──────── 読解本文 ────────

クモノカタチ

山から街から、雲のように思いつくままを綴ります

大貧民

台風の近づく最中、品川から渋谷を歩いた。特にどこかに寄る用事があるわけではなく、単に電車賃194円をケチるのと、下半身の運動不足解消のためだ。結局、案の定というか、渋谷の手前で台風の大雨に捕まってずぶ濡れになり、何をやっとるんじゃである。

その道中、恵比寿の駅前の交差点で信号待ちをしていると、駅の方から若者が二人歩いてきた。二人とも細身で長身、髪を白かシルバーに染めた今時の若者である。若者の一人が横断歩道の手前に立つと、サッと手を上げた。すると白いトヨタのタクシーが止まり、ドアを開ける。二人の若者はごく自然な素振りで初乗り410円のタクシーに乗り、どこかへ立ち去った。その間194円を惜しむ私はじっと信号が変わるのを待っていた。

 

お金とは何だろうと時々考える。かつて会社の先輩が「金はなぁ、使うためにあるんだぞ。あの世に持って行けないんだからな」と言っていた。そして、その先輩は四六時中、家族がいると金がかかって大変だと嘆いていた。

またある後輩はうっかり異動先で定期券を買うために支給された通勤手当で豪遊してしまった。「うっかり」というのは彼は通勤手当が前月の給与とともに振り込まれることを知らず、急に預金通帳の額が増えたことを無邪気に喜んでいたのだ。その後、彼はしばらく定期券を買えず、回数券で通勤し、昼飯も弁当を持参して凌いでいた。

 

金遣いが荒い二人を紹介したが、私はその真逆を行っている。恥を忍んで書くと、私の社会人1年目は貧乏学生のような生活をしていた。朝昼は食パンにピーナッツバターを付けて食べていた。晩ご飯はもちろん自炊。米を炊き、肉や野菜を適当に茹でて醤油をかけて食べていた。広島で過ごした1年あまりはエアコンすら買わなかった。こんな生活を送っていたが、収入は新入社員としては多くもなく、少なくもない。地方に赴任した同期はすぐにローンでスバルのレガシーを買っていた。まったく我が事ながら呆れてしまう。

では、どちらの方が豊かでどちらの方が貧しいだろう。同じような収入なら豪遊などしない私の方が貯金は多いだろう。しかし、件の先輩が言うように使わない金がいくらあってもないのと同じだ。生活は私の方がはるかに貧しい。

ただ一方で私は少々の出費が控えていても貯蓄がある分泰然としていられる。前の二人は子持ちだが、子どもの教育費を巡っては家庭内闘争が絶えないらしい。実に大変そうだが、時々やってしまう豪遊が元凶の一つとなっているうちはあまり同情もできない。

私は金を貯めるのが好きというより、金のことでやきもきしたくないから普段貧しい生活に甘んじているのだ。その意味ではお金は私にとってはただの精神安定剤であると言える。

──────── 提示資料 ────────

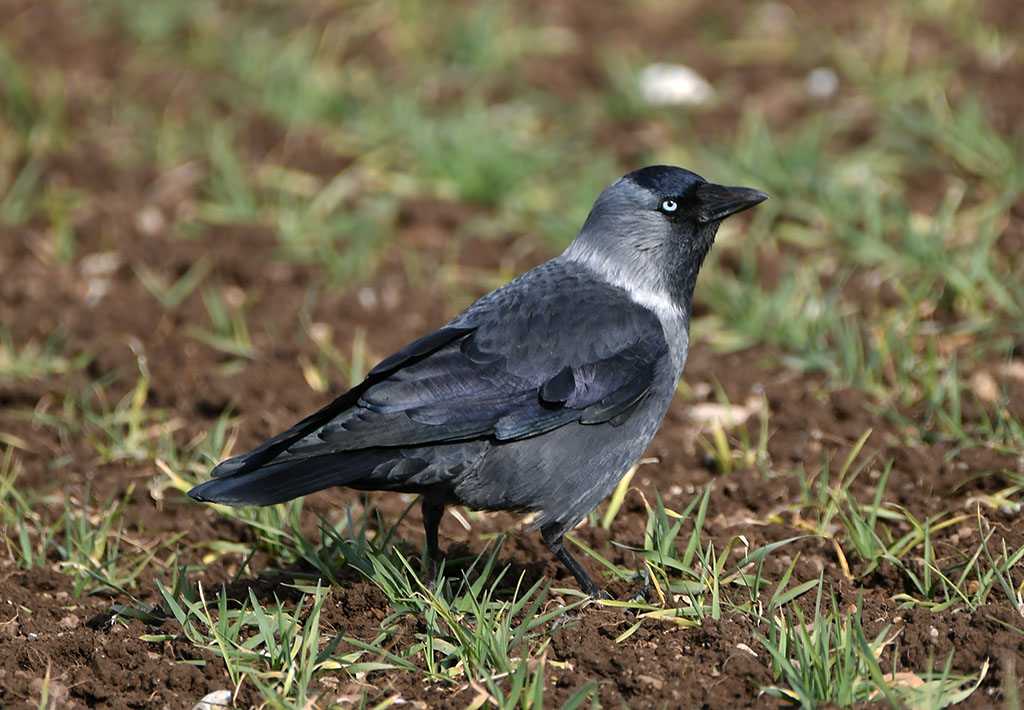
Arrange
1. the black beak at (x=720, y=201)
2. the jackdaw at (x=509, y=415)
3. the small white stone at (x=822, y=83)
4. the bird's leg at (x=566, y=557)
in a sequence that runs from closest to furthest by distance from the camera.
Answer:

────────

» **課題**
お金と暮らしぶりについての随筆を、最後の一文の後から書き継いでください。

» **出力**
 

まあ実際今でも食パンにピーナッツバターかというとそういうわけではない。外食はあまりしないが、刺身も焼肉も食べる。ただ、生活水準を簡単に上げるには抵抗がある。よく芸能人やスポーツ選手の転落人生とかを見ていると、概して生活水準を下げられない人が多い。全盛期に都内の高層マンションに住んでいた人が、収入が減ったからと言ってなかなか古く狭い、郊外のアパートに転居できるものではない。別にそんな高所得者でなくても、車を持っている人は手放せば我慢できないくらいの不便を感じるだろうし、一戸建てに慣れた人はマンションで隣と壁一枚という環境はストレスになるだろう。

身の丈に応じた生活をすれば良いと言われるが、一旦慣れた生活から急に耐乏生活に切り替えられるわけではない。特に年を取れば取るほど難しくなるだろう。

 

水滸伝』で悪政のはびこる宋に対して、梁山泊に集結した豪傑たち首領となったのは宋江という人物である。その宋江を評した記述に「信義に厚く、金離れが良い」という表現がある。読んだ当時、なぜ金離れが良いのが美徳かと思ったが、料理を食べきれないくらい振る舞う中国人らしい表現だし、金がある所に人物が集まるのは古今東西を問わない。金は持っていて、かつ使う人こそ豊かだと言える。

雨月物語』の「金福論」に織田配下の武将と金の精が対話する話が出ている。君子は金に拘泥すべからずという風潮があるが、金は大切にする人に集まるし、有意義に使えば便利なものだという話だったと思う。

そうなのだ。金は本来物々交換の代わりをする道具なのだ。ビットコインも元来送金のために作られた道具なのだが、道具というより、価値の上がる錬金術のような扱いになってしまっている。

「しかし!」と私は言いたい。道具で幸せにはならないのだ。イチローのバットを使ってもヒットを打てないように、お金はただの道具に過ぎない。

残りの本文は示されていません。